You have to start wondering if maybe there’s some crowd-sourced database of all VPN IPs out there that mega-sites like nba.com pay a lot of money for.
This seemingly has to be IP based.
It also clearly illustrates the difference between a site that wants to block all traffic from VPS - vs say a poker site that just wants to make a token effort but still mostly just wants your money.
It gets weirder. Here again is an example curl command:
curl --compressed -H "Accept: application/json, text/plain, */*" -H "Accept-Encoding: gzip, deflate, br" -H "Cache-Control: no-cache" -H "Connection: keep-alive" -H "Pragma: no-cache" -H "X-Nba-Stats-Origin: stats" -H "X-Nba-Stats-Token: true" -A "Mozilla/5.0 (Windows NT 10.0; Win64; x64) AppleWebKit/537.36 (KHTML, like Gecko) Chrome/85.0.4183.102 Safari/537.36" -e "https://stats.nba.com/teams/traditional/?sort=W_PCT&dir=-1&SeasonType=Playoffs&Season=2019-20&DateFrom=09%2F11%2F2020&DateTo=09%2F11%2F2020" "https://stats.nba.com/stats/leaguedashteamstats?Conference=&DateFrom=09%2F11%2F2020&DateTo=09%2F11%2F2020&Division=&GameScope=&GameSegment=&LastNGames=0&LeagueID=00&Location=&MeasureType=Base&Month=0&OpponentTeamID=0&Outcome=&PORound=0&PaceAdjust=N&PerMode=PerGame&Period=0&PlayerExperience=&PlayerPosition=&PlusMinus=N&Rank=N&Season=2019-20&SeasonSegment=&SeasonType=Playoffs&ShotClockRange=&StarterBench=&TeamID=0&TwoWay=0&VsConference=&VsDivision="
If I just go to cmd in Windows and execute that on my normal connection, it works no problem.
If I connect to a US IP on my VPN provider, it times out.
BUT. If I go to the page which provides that data, the JSON request on there succeeds via the US IP.
So it’s not an IP ban. I’m struggling to work out wtf the difference is though. Chrome DevTools’ “copy as cURL command” seems completely broken. I’ve tried it in cmd and bash and it’s just incorrect syntax.
If anyone wants to have a crack at this, I can give you a login to the VPN provider in question.
I am descending into Lovecraftian madness trying to figure this out. I can clear cookies and then replay the XHR and it works. But I can’t get Chrome to convert it into any kind of command that will work. I’ve tried curl and fetch.
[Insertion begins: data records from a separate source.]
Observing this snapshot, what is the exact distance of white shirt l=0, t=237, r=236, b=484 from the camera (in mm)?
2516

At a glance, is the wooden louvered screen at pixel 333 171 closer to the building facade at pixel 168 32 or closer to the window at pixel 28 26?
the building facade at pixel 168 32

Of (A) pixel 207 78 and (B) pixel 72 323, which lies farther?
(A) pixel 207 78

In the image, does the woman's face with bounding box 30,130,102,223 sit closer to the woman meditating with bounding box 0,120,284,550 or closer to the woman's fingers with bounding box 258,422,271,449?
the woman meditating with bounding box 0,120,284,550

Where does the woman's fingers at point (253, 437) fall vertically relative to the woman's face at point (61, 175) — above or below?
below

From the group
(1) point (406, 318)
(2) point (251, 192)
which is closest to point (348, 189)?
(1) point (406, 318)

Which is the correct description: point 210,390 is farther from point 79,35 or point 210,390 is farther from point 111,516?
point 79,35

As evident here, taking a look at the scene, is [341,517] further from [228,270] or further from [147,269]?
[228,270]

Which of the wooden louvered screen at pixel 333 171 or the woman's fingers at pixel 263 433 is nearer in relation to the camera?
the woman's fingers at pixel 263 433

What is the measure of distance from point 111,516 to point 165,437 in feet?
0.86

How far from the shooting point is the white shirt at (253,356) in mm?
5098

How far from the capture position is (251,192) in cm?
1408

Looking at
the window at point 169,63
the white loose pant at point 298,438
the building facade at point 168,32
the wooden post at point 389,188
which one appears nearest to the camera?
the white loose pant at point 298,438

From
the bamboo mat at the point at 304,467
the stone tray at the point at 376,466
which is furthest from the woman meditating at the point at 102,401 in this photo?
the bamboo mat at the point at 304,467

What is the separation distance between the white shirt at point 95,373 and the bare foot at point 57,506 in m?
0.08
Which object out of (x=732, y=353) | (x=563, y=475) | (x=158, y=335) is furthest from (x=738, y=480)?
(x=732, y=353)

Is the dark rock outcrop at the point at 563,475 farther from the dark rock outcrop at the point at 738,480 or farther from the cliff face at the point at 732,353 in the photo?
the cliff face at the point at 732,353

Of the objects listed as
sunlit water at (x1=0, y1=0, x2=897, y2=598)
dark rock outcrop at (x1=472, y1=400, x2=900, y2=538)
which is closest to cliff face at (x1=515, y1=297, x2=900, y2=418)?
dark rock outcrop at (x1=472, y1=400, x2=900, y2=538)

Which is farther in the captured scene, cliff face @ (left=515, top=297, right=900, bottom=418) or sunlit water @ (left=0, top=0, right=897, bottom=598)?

Holy shit that was a nightmare. Their server is incredibly specific about what it wants. One of the issues was that I needed to send an Origin header for CORS purposes, but the last thing was, I was sending Connection: keep-alive and I needed to send no Connection header instead. I have no goddamn idea why this is the case. It’s very hard to debug when any slight deviation from what it wants is met with no response to your request.
My assumption is that the reason basic requests worked on some IPs and not others is that they have different servers serving different locations and that some of them have CORS working and whatnot and others don’t. Who knows.
Don’t know if you’re familiar with it, but in these cases I usually use ngrok to tunnel outgoing requests from the cloud to my local machine, to be able to inspect how they are sent out exactly.
Edit: I used to have a similar problem when trying to call a web api that was extremely specific about the headers it needed form Azure Data Factory. ADF was adding some perfectly reasonable but unwanted headers that made the api ignore my request. Without ngrok I wouldn’t have been able to see what exactly was causing the problem.
Get Postman or Advanced Rest Client. Match every header the browser is sending.
Also hit your test site to to see what headers are coming through and look at the case closely. One of them changes the case, one doesn’t. But I forget which.
Case shouldn’t matter in http headers. But nba.com might be playing with that.